Per
un grande narratore come George Perec anche un libro fatto
essenzialmente di appunti, idee, piccoli progetti, diventa
un’occasione importante per riflettere, per lasciare un graffio,
per indicare una direzione. Il canovaccio è offerto dalla
contemplazione, non ovvia, non banale, della città e dei luoghi che
occupiamo dove “lo spazio sembra essere, o più addomesticato, o
più inoffensivo del tempo: s’incontrano dappertutto persone con un
orologio, e solo molto di rado persone con una bussola. Si ha sempre
bisogno di conoscere l'ora (e chi sa ancora dedurla dalla posizione
del sole?) ma non ci si chiede mai dove si trovi. Si crede di
saperlo: si è in casa, si è in ufficio, si è nel metro, si è in
strada. E’ evidente, certo, ma è così evidente? Eppure, di tanto
in tanto, bisognerebbe chiedersi dove si sia (arrivati): fare il
punto: non solo sui propri stati d'animo, la propria salute, le
proprie ambizioni, credenze e ragioni d'essere, ma semplicemente
sulla propria posizione topografica, e non tanto rispetto agli assi
sopraccitati, ma piuttosto rispetto a un luogo o a un essere al quale
si pensa, o al quale ci si metterà così a pensare”. Una sorta di
estrapolazione dei significati della/dalla quotidianità, quasi un
tentativo di fotografarne lo scorrere senza soluzione di continuità:
“I miei spazi sono fragili: il tempo li consumerà, li distruggerà:
niente somiglierà più a quel che era, i miei ricordi mi tradiranno,
l’oblio s’infiltrerà nella mia memoria, guarderò senza
riconoscerle alcune foto ingiallite dal bordo tutto strappato”. La
vena sottile, ironica, e leggera come Italo Calvino ha insegnato, non
impedisce a George Perec di affrontare in modo limpido, diretto tutte
le problematiche relative a ogni luogo in cui viviamo, dalle camere
delle nostre abitazioni alla città (“Mai potremo spiegare o
giustificare la città. La città è qui. E’ il nostro spazio e non
ne possediamo altro. Siamo nati in città. Siamo cresciuti in città.
E’ in città che respiriamo. Quando prendiamo il treno, è per
andare da una città all'altra.
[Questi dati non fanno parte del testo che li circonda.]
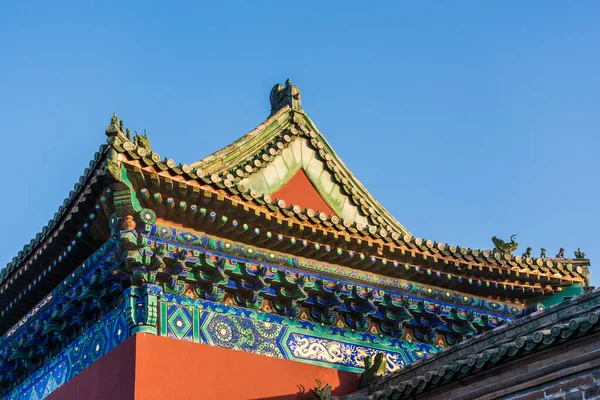 Tempel Van Hemel Van Beijing China — Stockfoto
Non c'è niente di inumano in una
città tranne la nostra umanità”), dalla strada alle trincee (“Si
è combattuto per minuscoli frammenti di spazio, per pezzi di
collina, qualche metro di lungomare, qualche picco roccioso, l'angolo
di una strada. Per milioni di uomini, la morte è arrivata per una
minima differenza di livello tra due punti che a volte distavano meno
di cento metri: si combatteva per intere settimane per prendere o
riprendere quota 532”) fino allo spazio per eccellenza, la pagina,
la pagina bianca, la carta dell’oceano di Lewis Carroll senza una
virgola. Puro nulla e, non a caso, è proprio qui che il libro di
George Perec comincia, perché “Scrivere: cercare meticolosamente
di trattenere qualcosa, di far sopravvivere qualcosa: strappare
qualche briciola precisa al vuoto che si scava, lasciare, da qualche
parte, un solco, una traccia, un marchio o qualche segno”. E’
anche la conclusione della cartografia di Specie di spazi,
stramba ed eccentrica finché si vuole, ma efficace.